Alexej von Jawlensky, born near Torzhok, Russia, in 1864, was destined for army life but when his family moved to Moscow, where Alexej attended cadet school, he discovered Moscow's art galleries and, though he rose to the rank of lieutenant, he studied art in St Petersburg from 1889 to 1896 and moved to Munich.

Arty, not army, types became his world; the paintbrush replaced the gun. In Europe, he travelled widely and his meeting with other artists, their subject matter and techniques, meant von Jawlensky's earlier conventional style became more expressive.

Line and colour became more and more important, as seen in this portrait of Ukrainian dancer and choreographer Alexander Sakharoff, painted in 1909, when von Jawlensky was 45 and Sakharoff was 23.

Sakharoff's androgynous, head-turning appearance, the hats, shoes, outfits, wigs of gold and silver meant artists were interested in painting his portrait.

Against a rough, brush-stroked, mild green background flecked with gold-brown, the tilted figure in bold red gazes at us. The black hair, the black-outlined eyes, the black gloves, those smiling lips, that eyes up, head down look, a look that Princess Diana perfected, all seek our attention.

The pinned large rose only confirms that he is no shrinking violet. This image has featured on book covers, postcards, posters, wristwatches, on a Munich underground station, and it was in Munich that Alexander Sakharoff was the first man ever to dance solo. He caused a sensation.

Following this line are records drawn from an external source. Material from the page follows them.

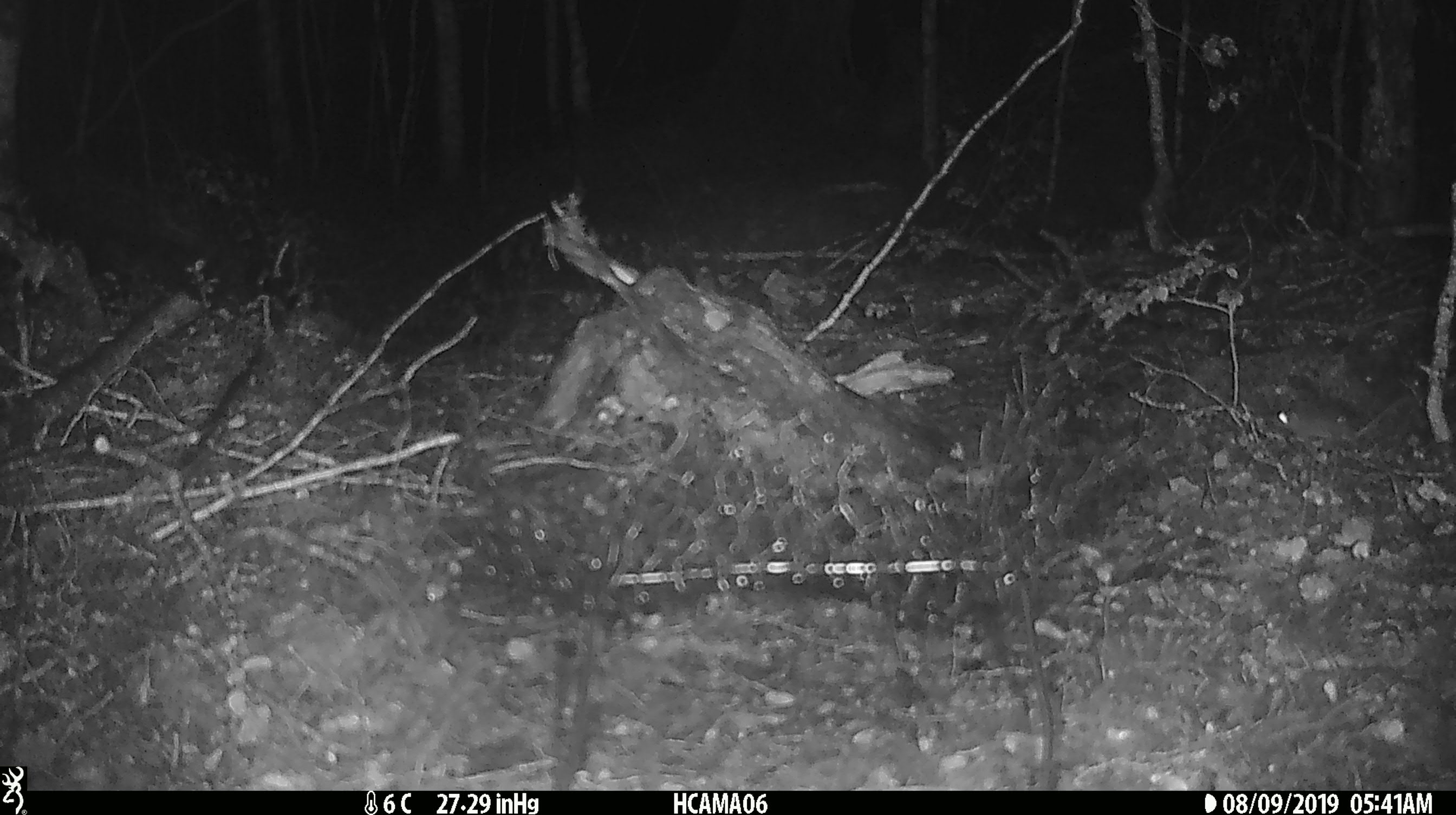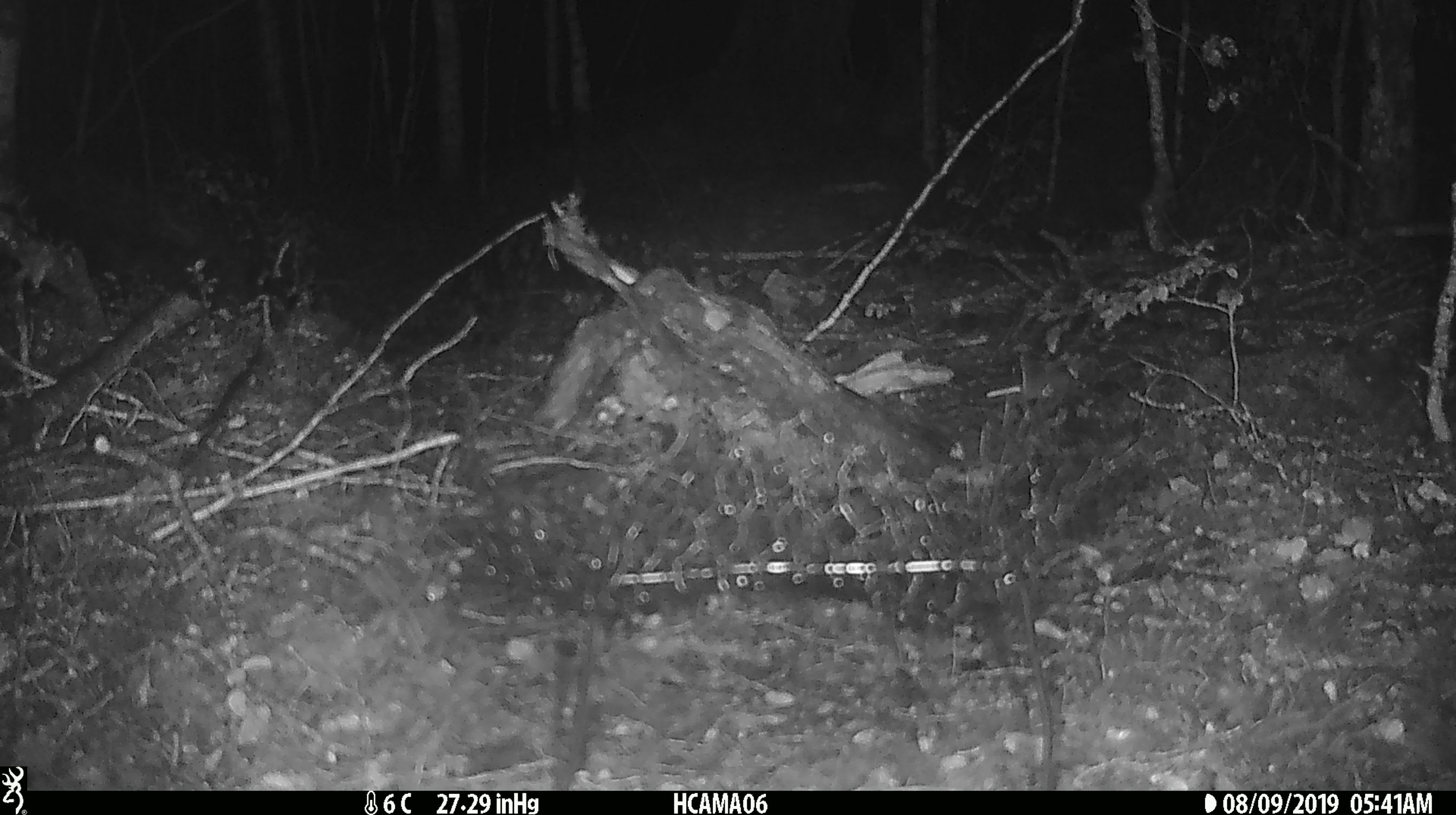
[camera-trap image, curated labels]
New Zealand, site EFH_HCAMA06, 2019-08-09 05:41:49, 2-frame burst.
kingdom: Animalia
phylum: Chordata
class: Mammalia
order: Rodentia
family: Muridae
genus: Mus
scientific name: Mus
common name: mouse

Though he believed that sexual identity and marriage were a masquerade, Sakharoff married Clotilde von der Planitz, a German dancer, in 1919 and they became a successful double act. Sakharoff said they did not dance "with music or accompanied by music, we danced music... We made the music visual... Nothing less than the states of the soul". The Sakharoffs lived in Paris between the wars, they performed in New York, Japan, China, Latin America, and when Germany invaded France, they returned to Buenos Aires until 1949. He died in Siena in 1963 and is buried in Rome.

Five years after painting this portrait, von Jawlensky was expelled from Germany because of the war. He moved to Switzerland where he painted, again and again, the landscape viewed from his window in St-Prex on Lake Geneva but it is for his portraits that he is best known. He returned to Germany, to Wiesbaden, in 1921 and married the mother of his child the following year.

From 1929, arthritis meant he had to hold a paintbrush with both hands and from 1937 until his death in 1941, he could not paint at all. Once denounced by the Nazis for his degenerate art, today his striking portrait of Alexander Sakharoff is proudly displayed in Munich's Lenbachhaus.